First, Moss decided to position himself in the fashion market on Melrose Avenue as a way of communicating the creativity of his largely studio, not production, stock. This, after all, is Design rather than Furniture. LA is highly zoned, right down to which of side of the street you are on, so he struck lucky with APC next door, a fabulous Helmut Lang store around the corner and Paul Smith’s huge pink cube across the street. Alexander McQueen is about to open down the road and it is rumoured that Chanel will be putting in an appearance too.

Then Moss decided to introduce a major dose of Californian friendliness. A huge sign reading ‘Hi’ hangs emphatically over the Corian counter at the back of the shop, drawing customers towards it. The staff wear suits, as in New York, but here the welcome has a generosity of spirit that would not wear in Manhattan.

There is further generosity in panels that introduce the designers, with headshots and biographies (‘Who’s Who at Moss’). ‘We had to show people that these are real, living, interesting people,’ says Moss.

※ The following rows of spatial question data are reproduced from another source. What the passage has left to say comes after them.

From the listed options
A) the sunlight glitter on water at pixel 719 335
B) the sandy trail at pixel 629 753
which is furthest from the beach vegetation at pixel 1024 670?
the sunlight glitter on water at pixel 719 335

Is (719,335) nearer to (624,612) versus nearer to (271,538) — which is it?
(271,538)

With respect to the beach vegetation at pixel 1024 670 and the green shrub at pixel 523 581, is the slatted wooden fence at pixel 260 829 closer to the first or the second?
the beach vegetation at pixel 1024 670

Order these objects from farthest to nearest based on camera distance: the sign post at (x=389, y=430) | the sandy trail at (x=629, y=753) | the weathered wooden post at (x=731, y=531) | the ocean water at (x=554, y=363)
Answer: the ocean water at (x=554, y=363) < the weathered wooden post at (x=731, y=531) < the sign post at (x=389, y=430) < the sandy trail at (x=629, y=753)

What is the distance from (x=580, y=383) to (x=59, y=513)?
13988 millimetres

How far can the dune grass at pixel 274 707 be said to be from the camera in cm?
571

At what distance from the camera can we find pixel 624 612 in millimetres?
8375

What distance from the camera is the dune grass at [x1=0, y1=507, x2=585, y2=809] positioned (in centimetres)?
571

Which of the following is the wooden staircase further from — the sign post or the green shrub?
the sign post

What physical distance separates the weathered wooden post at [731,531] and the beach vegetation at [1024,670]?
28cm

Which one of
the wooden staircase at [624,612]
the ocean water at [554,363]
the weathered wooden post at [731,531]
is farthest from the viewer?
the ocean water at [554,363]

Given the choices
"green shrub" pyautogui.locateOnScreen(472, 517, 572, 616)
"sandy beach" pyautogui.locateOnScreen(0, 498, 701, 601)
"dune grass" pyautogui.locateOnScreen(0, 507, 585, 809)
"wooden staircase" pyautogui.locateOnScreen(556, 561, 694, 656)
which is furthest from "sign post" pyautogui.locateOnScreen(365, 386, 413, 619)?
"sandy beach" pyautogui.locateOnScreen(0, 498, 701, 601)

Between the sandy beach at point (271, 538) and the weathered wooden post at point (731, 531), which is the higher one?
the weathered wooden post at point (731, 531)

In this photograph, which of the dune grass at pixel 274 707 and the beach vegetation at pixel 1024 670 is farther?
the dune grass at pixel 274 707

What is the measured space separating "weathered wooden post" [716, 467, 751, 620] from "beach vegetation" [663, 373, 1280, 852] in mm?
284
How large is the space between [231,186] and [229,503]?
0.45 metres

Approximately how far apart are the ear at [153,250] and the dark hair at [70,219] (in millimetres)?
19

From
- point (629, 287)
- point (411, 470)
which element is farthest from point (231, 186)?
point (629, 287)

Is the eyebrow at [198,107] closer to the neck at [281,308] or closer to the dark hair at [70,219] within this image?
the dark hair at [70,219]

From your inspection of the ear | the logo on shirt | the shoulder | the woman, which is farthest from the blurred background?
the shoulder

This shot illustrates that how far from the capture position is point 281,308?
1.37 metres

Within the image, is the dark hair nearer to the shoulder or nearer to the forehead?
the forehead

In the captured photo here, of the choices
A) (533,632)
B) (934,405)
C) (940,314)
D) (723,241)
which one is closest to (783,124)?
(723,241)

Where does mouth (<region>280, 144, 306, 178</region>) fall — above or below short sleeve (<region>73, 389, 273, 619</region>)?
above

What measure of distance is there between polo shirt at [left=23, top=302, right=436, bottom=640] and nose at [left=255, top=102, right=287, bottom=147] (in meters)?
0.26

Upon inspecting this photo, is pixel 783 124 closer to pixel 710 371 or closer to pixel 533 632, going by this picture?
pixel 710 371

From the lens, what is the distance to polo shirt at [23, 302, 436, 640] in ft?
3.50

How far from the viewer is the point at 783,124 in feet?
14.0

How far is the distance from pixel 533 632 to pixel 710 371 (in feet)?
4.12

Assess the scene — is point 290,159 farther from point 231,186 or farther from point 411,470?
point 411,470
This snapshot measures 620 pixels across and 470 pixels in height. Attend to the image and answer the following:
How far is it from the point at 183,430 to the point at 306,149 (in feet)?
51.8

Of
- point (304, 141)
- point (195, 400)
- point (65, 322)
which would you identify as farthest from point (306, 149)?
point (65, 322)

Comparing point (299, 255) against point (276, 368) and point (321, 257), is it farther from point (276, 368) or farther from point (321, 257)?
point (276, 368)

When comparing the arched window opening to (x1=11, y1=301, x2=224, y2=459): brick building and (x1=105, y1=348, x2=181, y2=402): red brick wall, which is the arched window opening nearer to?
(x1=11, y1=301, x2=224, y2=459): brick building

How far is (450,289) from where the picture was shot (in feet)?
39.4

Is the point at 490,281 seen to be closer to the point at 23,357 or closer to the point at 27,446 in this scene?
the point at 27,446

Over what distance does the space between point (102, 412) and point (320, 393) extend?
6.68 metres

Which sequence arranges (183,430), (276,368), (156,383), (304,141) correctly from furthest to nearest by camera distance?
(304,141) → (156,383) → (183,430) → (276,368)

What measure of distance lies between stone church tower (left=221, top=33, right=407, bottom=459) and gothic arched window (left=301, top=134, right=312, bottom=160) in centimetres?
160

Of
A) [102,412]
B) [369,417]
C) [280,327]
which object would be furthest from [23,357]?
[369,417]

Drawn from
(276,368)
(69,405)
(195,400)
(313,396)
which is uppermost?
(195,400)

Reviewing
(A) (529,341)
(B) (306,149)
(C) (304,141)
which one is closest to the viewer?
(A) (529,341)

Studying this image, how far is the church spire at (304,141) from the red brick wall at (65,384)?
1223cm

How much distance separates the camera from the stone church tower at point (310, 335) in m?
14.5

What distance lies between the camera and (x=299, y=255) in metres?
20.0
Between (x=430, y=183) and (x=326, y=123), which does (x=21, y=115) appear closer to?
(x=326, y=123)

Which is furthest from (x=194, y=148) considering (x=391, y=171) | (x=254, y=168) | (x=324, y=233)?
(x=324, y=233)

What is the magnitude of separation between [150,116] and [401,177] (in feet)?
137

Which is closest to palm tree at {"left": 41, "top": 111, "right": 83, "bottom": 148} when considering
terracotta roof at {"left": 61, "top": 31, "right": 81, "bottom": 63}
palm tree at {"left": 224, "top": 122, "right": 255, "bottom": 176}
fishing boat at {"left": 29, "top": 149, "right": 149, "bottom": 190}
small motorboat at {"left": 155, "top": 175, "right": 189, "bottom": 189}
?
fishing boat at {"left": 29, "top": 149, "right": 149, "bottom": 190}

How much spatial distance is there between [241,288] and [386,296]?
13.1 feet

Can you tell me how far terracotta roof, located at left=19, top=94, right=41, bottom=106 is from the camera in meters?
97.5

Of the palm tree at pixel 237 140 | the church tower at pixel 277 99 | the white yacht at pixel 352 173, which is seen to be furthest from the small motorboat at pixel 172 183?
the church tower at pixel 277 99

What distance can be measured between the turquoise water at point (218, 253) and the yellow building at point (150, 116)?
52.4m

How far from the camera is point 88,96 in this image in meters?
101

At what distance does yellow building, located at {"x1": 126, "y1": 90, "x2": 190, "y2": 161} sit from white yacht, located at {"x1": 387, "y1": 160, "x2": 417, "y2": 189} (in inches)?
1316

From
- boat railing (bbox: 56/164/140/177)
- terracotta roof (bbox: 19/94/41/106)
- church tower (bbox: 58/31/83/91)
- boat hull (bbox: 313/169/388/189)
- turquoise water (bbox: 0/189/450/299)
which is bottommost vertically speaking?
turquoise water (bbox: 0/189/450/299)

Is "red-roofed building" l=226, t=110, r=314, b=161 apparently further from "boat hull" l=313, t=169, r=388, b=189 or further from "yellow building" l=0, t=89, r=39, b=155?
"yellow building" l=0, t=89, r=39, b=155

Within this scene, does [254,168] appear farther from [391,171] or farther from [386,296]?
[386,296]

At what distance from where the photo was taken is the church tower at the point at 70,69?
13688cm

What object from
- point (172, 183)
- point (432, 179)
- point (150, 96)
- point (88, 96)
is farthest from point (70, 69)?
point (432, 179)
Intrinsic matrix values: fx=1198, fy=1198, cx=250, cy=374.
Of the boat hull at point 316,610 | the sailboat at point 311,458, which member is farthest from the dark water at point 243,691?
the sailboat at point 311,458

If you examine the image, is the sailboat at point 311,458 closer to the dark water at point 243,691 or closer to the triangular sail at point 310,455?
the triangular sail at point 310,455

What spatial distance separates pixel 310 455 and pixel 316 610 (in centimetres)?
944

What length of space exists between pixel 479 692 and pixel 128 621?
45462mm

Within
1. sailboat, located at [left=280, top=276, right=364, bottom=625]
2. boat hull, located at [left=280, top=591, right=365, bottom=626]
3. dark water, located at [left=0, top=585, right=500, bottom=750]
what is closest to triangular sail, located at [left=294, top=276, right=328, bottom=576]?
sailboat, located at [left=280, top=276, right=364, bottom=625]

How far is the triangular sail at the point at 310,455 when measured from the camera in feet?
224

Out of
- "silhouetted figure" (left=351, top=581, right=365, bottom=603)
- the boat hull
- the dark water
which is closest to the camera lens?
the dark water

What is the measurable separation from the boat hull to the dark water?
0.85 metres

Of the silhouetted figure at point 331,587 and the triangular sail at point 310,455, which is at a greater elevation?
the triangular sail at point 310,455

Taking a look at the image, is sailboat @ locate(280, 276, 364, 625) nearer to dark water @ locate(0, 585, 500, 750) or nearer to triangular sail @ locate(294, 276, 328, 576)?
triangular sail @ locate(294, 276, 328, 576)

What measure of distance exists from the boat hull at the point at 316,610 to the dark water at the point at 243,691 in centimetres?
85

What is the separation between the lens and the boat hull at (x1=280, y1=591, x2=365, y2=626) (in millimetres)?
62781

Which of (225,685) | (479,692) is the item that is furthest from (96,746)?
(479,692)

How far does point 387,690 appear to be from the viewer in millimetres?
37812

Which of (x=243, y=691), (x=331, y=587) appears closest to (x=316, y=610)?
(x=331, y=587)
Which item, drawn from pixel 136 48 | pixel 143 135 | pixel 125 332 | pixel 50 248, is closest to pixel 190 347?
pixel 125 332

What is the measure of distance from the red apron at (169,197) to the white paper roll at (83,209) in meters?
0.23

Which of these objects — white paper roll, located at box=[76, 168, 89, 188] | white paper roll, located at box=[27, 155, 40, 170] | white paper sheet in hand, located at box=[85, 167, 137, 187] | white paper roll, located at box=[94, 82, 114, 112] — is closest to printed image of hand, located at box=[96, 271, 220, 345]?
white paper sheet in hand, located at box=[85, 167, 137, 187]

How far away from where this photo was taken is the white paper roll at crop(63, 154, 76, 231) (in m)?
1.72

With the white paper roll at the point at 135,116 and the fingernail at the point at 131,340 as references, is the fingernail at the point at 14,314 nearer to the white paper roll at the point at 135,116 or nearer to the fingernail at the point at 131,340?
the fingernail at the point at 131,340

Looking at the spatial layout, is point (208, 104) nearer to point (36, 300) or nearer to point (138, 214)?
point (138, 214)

The shop itself, while maintaining a neutrality necessary to background the expressive work within, has a strong sense of location and context. It is a single-storey 1930s building and Moss rediscovered its curved interior walls when he demolished all the interior interventions. He has re-stuccoed its front and revived the planters, which will be filled with grape ivy. In March, he had the shop logo moved forward so the ivy can grow behind it. The original concrete floor has been sandblasted, its patchiness showing the history of the building, and a 20m steel beam was installed from the front to the back of the space (following the original downward slope toward the back) to shore up the roof and from which to suspend a wall-to-wall ceiling grid. ‘You could hang a car from it,’ chuckles Moss, who has so far managed to prove the point with 18 chandeliers.

The back has been blown out and a huge garage door installed. ‘We can use the gallery as a parking lot,’ says Moss. ‘This is California and we should be showing motorbikes and cars. We showed Ducatis once in New York, but it becomes clever there. Here it’s natural.’

And glass cabinets with white enamelled frames – containing Moss favourites such as Baccarat crystal, Lobmeyer glassware and Studio Job’s white Makken porcelain – are suspended from the grid to create smaller gallery spaces.

A long way from New York in every sense, then, Moss’s LA store looks bound to repeat its East Coast sibling’s extraordinary success.